Others don't think putting a short message before a web game is a major inconvenience. "Pre-loader ads are nothing new," says Jameson Hsu, CEO of MochiAds, an ad network that provides interstitial ads that run at the beginning and in the middle of independent Flash games. "We're not adding anything artificial into the ecosystem. These types of things have been around for a long time -- people have put their logos, which are basically ads, at the beginning of the game, during the pre-loader. When we created MochiAds, we looked at it and said, 'Is this going to offend people?' After surveying the market, we realized this is already happening. People are already used to it."
MochiAds' system has a leg up on portal sites like Kongregate, Hsu claims, because their ads will stay with the game no matter how many sites it eventually ends up on. "Advertisers are trying to come to terms with how content is spreading on the web," Hsu says. "More and more we're in a fragmented market. Not everybody's gonna visit major portals anymore -- it's not about Yahoo or MSN or AOL. We're moving beyond the walled garden and people are spreading out to MySpace and Facebook -- everybody has their sort of niche sites. As these things spread, content spreads.
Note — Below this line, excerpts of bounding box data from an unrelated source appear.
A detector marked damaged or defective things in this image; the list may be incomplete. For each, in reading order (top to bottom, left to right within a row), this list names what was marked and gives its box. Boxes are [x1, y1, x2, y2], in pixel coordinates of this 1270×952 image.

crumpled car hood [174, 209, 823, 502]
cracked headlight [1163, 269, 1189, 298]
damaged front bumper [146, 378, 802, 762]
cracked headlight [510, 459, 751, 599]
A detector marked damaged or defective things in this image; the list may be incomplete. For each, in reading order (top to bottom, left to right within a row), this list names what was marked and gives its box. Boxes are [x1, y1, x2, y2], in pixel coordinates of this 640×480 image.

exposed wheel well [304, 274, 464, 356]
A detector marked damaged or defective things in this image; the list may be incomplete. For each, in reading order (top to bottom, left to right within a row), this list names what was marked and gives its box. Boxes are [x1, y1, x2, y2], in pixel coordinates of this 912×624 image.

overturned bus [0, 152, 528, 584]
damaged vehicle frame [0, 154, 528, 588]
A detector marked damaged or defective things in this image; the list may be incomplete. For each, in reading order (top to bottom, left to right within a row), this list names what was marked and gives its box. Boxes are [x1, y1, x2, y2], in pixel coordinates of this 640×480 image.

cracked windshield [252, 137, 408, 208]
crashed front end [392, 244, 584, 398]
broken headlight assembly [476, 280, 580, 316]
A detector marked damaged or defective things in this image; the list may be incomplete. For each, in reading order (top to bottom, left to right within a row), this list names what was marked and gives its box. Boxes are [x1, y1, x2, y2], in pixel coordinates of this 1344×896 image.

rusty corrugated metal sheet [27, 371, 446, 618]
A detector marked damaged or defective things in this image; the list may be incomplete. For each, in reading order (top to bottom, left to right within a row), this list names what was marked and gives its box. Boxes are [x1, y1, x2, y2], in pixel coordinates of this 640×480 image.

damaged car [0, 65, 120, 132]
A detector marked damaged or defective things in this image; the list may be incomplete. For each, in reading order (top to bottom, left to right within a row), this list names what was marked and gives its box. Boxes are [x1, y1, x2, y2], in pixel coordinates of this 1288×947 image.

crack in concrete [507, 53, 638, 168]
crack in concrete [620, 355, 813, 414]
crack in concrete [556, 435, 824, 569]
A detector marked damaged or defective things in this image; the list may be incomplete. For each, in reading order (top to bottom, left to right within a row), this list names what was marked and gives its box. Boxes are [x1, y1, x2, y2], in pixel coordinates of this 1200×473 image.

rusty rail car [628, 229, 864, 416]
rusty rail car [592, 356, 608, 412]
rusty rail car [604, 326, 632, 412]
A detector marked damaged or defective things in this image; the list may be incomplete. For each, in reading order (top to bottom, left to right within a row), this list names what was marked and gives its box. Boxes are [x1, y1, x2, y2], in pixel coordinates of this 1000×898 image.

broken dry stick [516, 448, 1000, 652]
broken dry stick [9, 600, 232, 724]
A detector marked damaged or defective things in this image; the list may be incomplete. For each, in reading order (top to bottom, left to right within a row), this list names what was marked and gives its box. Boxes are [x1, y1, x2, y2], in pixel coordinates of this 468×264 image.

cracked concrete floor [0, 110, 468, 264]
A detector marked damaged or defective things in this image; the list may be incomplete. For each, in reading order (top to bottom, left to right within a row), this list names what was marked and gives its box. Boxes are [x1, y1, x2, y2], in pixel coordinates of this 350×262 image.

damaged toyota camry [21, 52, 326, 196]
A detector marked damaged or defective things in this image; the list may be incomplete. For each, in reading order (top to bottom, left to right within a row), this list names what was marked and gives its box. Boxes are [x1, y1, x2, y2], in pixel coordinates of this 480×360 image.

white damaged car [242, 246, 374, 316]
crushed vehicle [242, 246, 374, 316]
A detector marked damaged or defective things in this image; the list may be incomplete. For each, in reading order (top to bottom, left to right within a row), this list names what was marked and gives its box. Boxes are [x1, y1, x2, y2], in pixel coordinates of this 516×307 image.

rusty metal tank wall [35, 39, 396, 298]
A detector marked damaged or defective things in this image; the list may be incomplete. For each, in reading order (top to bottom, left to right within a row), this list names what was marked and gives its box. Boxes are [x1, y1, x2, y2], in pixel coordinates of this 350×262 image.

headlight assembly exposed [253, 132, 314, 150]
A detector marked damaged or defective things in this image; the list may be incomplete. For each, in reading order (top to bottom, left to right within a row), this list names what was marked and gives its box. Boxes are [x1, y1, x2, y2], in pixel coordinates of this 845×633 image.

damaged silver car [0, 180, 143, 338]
We're trying to educate advertisers that it's not so much about the site they reach, but the people they reach."
This diffuse, multi-site advertising strategy is working well for many Flash developers, Hsu says, with some making thousands of dollars a month from MochiAds. "We're already seeing people make a full time job of making games and using MochiAds as their main source of income. It's very inspiring for us to get emails saying, 'Hey, I quit my job and I'm making games full time,' and we see from the revenues they're definitely able to do that. The beautiful thing is, not only are they getting ad income now but they're seeing more opportunities, licensing deals, development contracts... a lot of doors open up once these guys are able to devote more time to it, and that's what we're trying to do, help these guys step up and do something they really believe in."